Professionalisierung von Pflegefamilien: Damit Kinder nicht mehr im Spital schlafen müssen

Die Zahl der Kinder, die ausserhalb ihrer Familie untergebracht werden müssen, explodiert in der Schweiz. In vielen Kantonen ist das Netzwerk von Heimen und Pflegefamilien allerdings überlastet. So sehr, dass Kinder vorübergehend in Spitälern leben müssen. In Genf läuft ein Projekt zur Ausbildung von Pflegefamilien.
Die städtischen Regionen mit hoher Bevölkerungsdichte sind am stärksten vom Mangel an Plätzen in Aufnahmeheimen betroffen, in der Westschweiz sind es die Kantone Waadt und Genf. Bereits traumatisiert durch schwierige Familiensituationen – Misshandlung durch die Eltern oder schwere Krankheit, Gefahren zu Hause, finanzielle Probleme – stehen viele Kinder, die in einem Heim untergebracht werden sollten, wochenlang auf der Warteliste.
Einige schlafen und leben buchstäblich im Spital. Um dieses Problem zu lösen, will der Kanton Genf in Zusammenarbeit mit Caritas mehr Pflegefamilien zu rekrutieren und ausbilden. Diskussionen über die Professionalisierung der Rolle der Pflegefamilien sind im Gange, wie es bereits in Frankreich der Fall ist.
Die Situation verschlechtert sich
Laut der Recherche von Blick wurden 2024 im Kanton Waadt 107 Kinder in einer Kinderstation im Spital untergebracht, gegenüber 66 im Jahr 2022. Im ersten Halbjahr 2025 schliefen bereits 82 Kinder auf der Kinderstation.

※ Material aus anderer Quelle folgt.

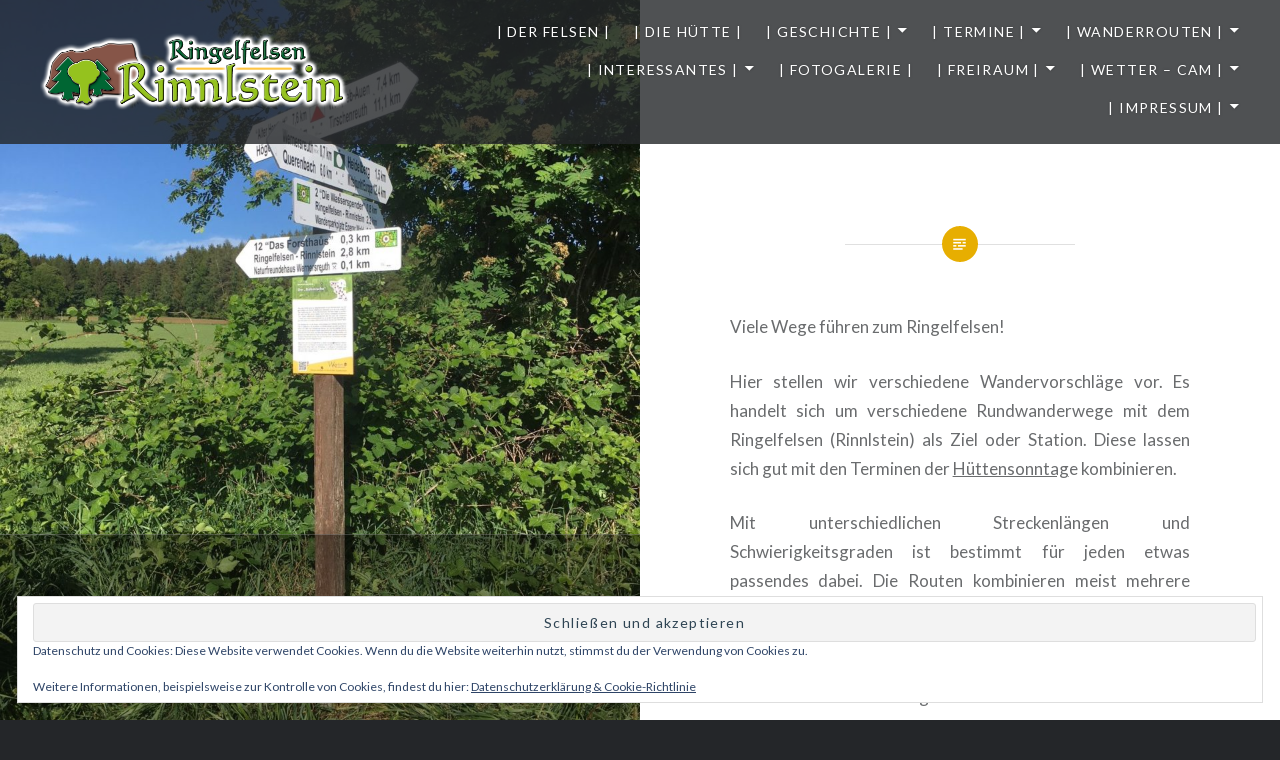

--- FILE ---
content_type: text/css
request_url: https://ringelfelsen.de/wp-content/themes/dyad-2-wpcom-child/style.css?ver=6.9
body_size: 769
content:
/*
Theme Name: Dyad 2 Child Ringelfelsen
Description: Dyad 2 Child Ringelfelsen
Author: Michael Rückl, Mediendesign & Medientechnik
Author URI: http://design-und-technik.net
Template: dyad-2-wpcom
Version: 2.0.7
*/


/*--------------------------------------------------------------
# Social-Menu
--------------------------------------------------------------*/


.footer-bottom-info.has-social-menu .site-info {
	float: none;
}

.footer-bottom-info.has-social-menu .jetpack-social-navigation {
	float: none;
}


/*--------------------------------------------------------------
# Heading
--------------------------------------------------------------*/

/*
.site-header {
	background-color: rgba(36,38,41,0.4);
	color: #fff;
	display: table;
	left: 0;
	min-height: 90px;
	padding: 15px 40px;
	position: fixed;
	right: 0;
	text-shadow: 0 0 3px rgba(0,0,0,0.3);
	top: 0;
	width: 100%;
	z-index: 5;
}

.home .site-header,
.blog .site-header {
	background-color: rgba(36,38,41,0.4);
}
*/


/*--------------------------------------------------------------
# Elements
--------------------------------------------------------------*/


.button,
button,
input[type='submit'] {
	background-color: #97bb3a;
	border-color: #97bb3a;
	color: #fff;
	font-size: 1.4rem;
	letter-spacing: 0.1em;
	padding: .62em 1.62em;
	text-transform: uppercase;
}


/*--------------------------------------------------------------
# Site Banner (featured content)
--------------------------------------------------------------*/


.site-banner-header .banner-featured {
	background: #97bb3a;
	color: #fff;
	display: inline-block;
	font-size: 1.3rem;
	letter-spacing: 0.1em;
	line-height: 1;
	padding: 13px 15px;
	position: relative;
	text-transform: uppercase;
	top: -20px;
}

.banner-custom-header .site-banner-header h1:before {
	background-color: #97bb3a;
	content: "";
	display: block;
	height: 8px;
	left: 50%;
	margin: -4px 0 0 -60px;
	position: absolute;
	top: 0;
	width: 120px;
}


/*--------------------------------------------------------------
## Single Posts, Single Pages
--------------------------------------------------------------*/

/* entry header */


.has-post-thumbnail .entry-meta .cat-links {
	background: #97bb3a;
	color: #fff;
	display: inline-block;
	padding: 13px 15px;
}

In Genf ist die Situation ähnlich. Dort finden jährlich 55 bis 100 Unterbringungen im Spital statt. Die Kinder sind im Durchschnitt drei Jahre alt und bleiben etwa 40 Tage dort.
«Nicht nur die Misshandlungen an sich nehmen zu, auch die Aufmerksamkeit für den Kinderschutz ist stärker geworden», sagt Barbara Kaiser, Verantwortliche bei Caritas für die Familienpflege in der Westschweiz, zu dieser Zunahme gegenüber RTS.
«Auf gesellschaftlicher Ebene interessiert man sich immer mehr für das Leben des Kindes und dessen Rechte. Es gibt viel weniger Toleranz gegenüber Gewalt gegen Kinder.»
Die entscheidende Rolle der Pflegefamilien
Kaiser beschreibt die Rolle einer Pflegefamilie: «Es geht vor allem darum, ein Kind bei sich zu Hause aufzunehmen, in das eigene Familiensystem, es einzubeziehen und in den Alltag zu integrieren. Das Kind kann in einem sicheren und warmen Rahmen leben, mit täglichen Bezugspunkten.»
Oft ist die Aufnahme des Kindes vorübergehend. Es handelt sich nicht um eine Adoption. «Die Pflegefamilien werden bei Caritas entlöhnt. Wir haben sogar einen Arbeitsvertrag mit den Familien, der auch Beiträge an die zweite Säule beinhaltet.»
In der Schweiz ist Pflegefamilie jedoch kein anerkannter Beruf. Die Ausbildung und die Anerkennung fehlen manchmal. Punkte, die Caritas durch die Professionalisierung der Personen verbessern möchte, die ein Kind aufnehmen, während sie einen anderen Beruf ausüben.
Kaiser möchte daran erinnern, dass «die Aufnahme von Kindern ein wahres Abenteuer ist, mit seinen Höhen und Tiefen, seinen Freuden und Sorgen. Um den spezifischen Bedürfnissen der aufgenommenen Kinder gerecht zu werden, sei es wichtig, dass diese Familien unterstützt, gecoacht und auf die Realität dieser Kinder vorbereitet werden, die oft Vernachlässigung und Misshandlungen erlitten haben.»